Source document:
━━━━━━━━━━━━━━━━
I’ve created a test page if you want to try out these features of NodeXL here or get NodeXL

Visualisation for Twitter Followers

An organisation wanting to get its message out through social platforms needs to understand the relationships between the organisations tweeters and their followers. For example how much overlap is there or how many target twitter followers would be totally lost if one of the organisations tweeters was lost. Whilst it’s easy to obtain the basic information about followers and analyse this in tabular format it would be nice if there was a visualisation that convey this information in a more digestible format. Step forward the circular layout:

TweeterEdgeBundleNoLabels

This visualisation was created with NodeXL using the circular layout and bundled edges. The orange diamonds are the organisations’ tweeters and the black circles are followers. One tweeter has been selected and their followers highlighted, in red. The following observations can be made:

  • There are a number of followers who only follow one of the organisations’ tweeters (look at 7 – 12 o’clock)
  • The thickest bundle of connections identifies a number of the organisations’ tweeters with a significant overlap of followers (look at 2 o’clock and  5  – 6 o’clock)
  • The tweeter highlighted in red has a mix of unique and shared followers.

These observations can be used by the organisation to consider how best to get its message to target followers.

An individual’s view of their network

In my previous post I described searching from a number of target nodes (e.g. people that speak German) back to the querying user (node). It’s very simple (probably simpler) to show a person what their network looks like, pretty much in the way any social networking site can. I’ve combined the results from the two following Cypher queries, the first finds friends and the second friends of friends. I’m sure it could all be done in one query (help me Cypher experts):

START n=node:node_auto_index(email = ‘[email protected]’) MATCH p = (n)–(x) RETURN DISTINCT length(p) AS len, EXTRACT( n IN NODES(p):n.email) AS email, EXTRACT( r IN RELATIONSHIPS(p):r.score) AS score

START n=node:node_auto_index(email = ‘[email protected]’) MATCH p = (n)–(x)–(y) RETURN DISTINCT length(p) AS len, EXTRACT( n IN NODES(p):n.email) AS email, EXTRACT( r IN RELATIONSHIPS(p):r.score) AS score

Again the results from these queries is loaded into memory and ordered by the lowest (weakest) edge score in each path and the highest rated are visualised using NodeXL:

Network

The central person (node), whose network is displayed is coloured black and their connections are blue; red nodes are people who have left the organisation – probably not that useful here.

Cutting it down to size – an individual’s view of the graph

Showing someone a graph of where they fit into an organisation along with over 2000 colleagues is simply not practical, not only can’t it all be fitted on a screen at a meaningful level but it’s just going to be a mess of edges (connections).  I previously described loading SNA data first into a relational database and then into Neo4j. The structure I have built in Neo4j is quite simple: a node (person) has a number of attributes including email address and languages which is a list of languages a person speaks (people provide this information to the corporate directory). The edges in Neo4j have a single attribute, score, which attempts to represent the relative strength of the relationship between two people (nodes). The score is derived from a number of data sources I have previously described.
━━━━━━━━━━━━━━━━
Data shown:
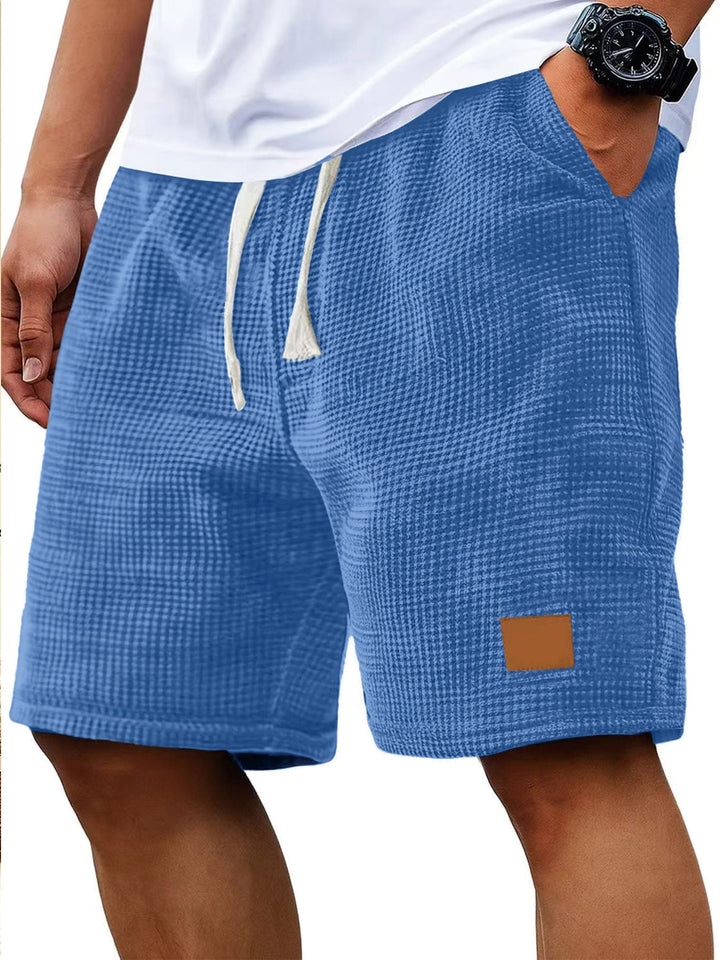 BRYNOUVELLE | SHORT TEXTURÉ GAUFRÉ POUR HOMMES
━━━━━━━━━━━━━━━━
Task set:
**A.** Reproduce the passage of the network visualization post between "Again the results" and "that useful here.", inclusive.
**B.** Resume the network visualization post after its final sentence and continue writing it.
The listing is not needed for this work.

Answers for this exercise:
**A.**
Again the results from these queries is loaded into memory and ordered by the lowest (weakest) edge score in each path and the highest rated are visualised using NodeXL:

Network

The central person (node), whose network is displayed is coloured black and their connections are blue; red nodes are people who have left the organisation – probably not that useful here.

**B.**
So here’s the scenario I’m looking at: let’s say you need to find someone who speaks German;  the corporate directory can be searched on a number of attributes including language but what if you don’t know any of the people who speak German and you don’t really want to approach people you don’t know. Well this is where your friends of friends might be able to help but how do you know which of you friends may know one of the people who speak German. Well this is perfect territory for graph databases.

To query Neo4j firstly I’ve enabled auto-indexing for the email and languages attributes (along with others); this is done by editing the neo4j.properties file in the conf folder:

neo4j-auto-index

Then, using the Neo4j’s cypher query language execute the following (I’m rather proud of this Cypher query but I’m sure a Cypher expert might be able to put me right):

START
n=node(*), m=node:node_auto_index(email = ‘[email protected]’)
MATCH
p = allShortestPaths( (m)<-[r*..6]->(n) )
WHERE
n.languages =~ ‘(?i).*german.*’
RETURN DISTINCT
length(p) AS len,
EXTRACT( n IN NODES(p):n.email) AS email,
EXTRACT( r IN RELATIONSHIPS(p):r.score) AS score
ORDER BY
length(p)

Let’s take that apart:

  • START: defines two sets of nodes: n is all or any node, m uses the query to locate the node that matches the email address of the user making the query
  • MATCH: the allShortestPaths is a built-in function that does exactly what it says, its argument restricts this to a maximum of six hops and between the two sets identified in the START clause; it returns a list of paths, referred to as p. (A path contains the both nodes and edges, e.g. you get Node1–Edge1->Node2–Edge2->Node3). Every path will connect a node n (the German speaker) to node m (the user making the query) and include up to 4 intermediary nodes.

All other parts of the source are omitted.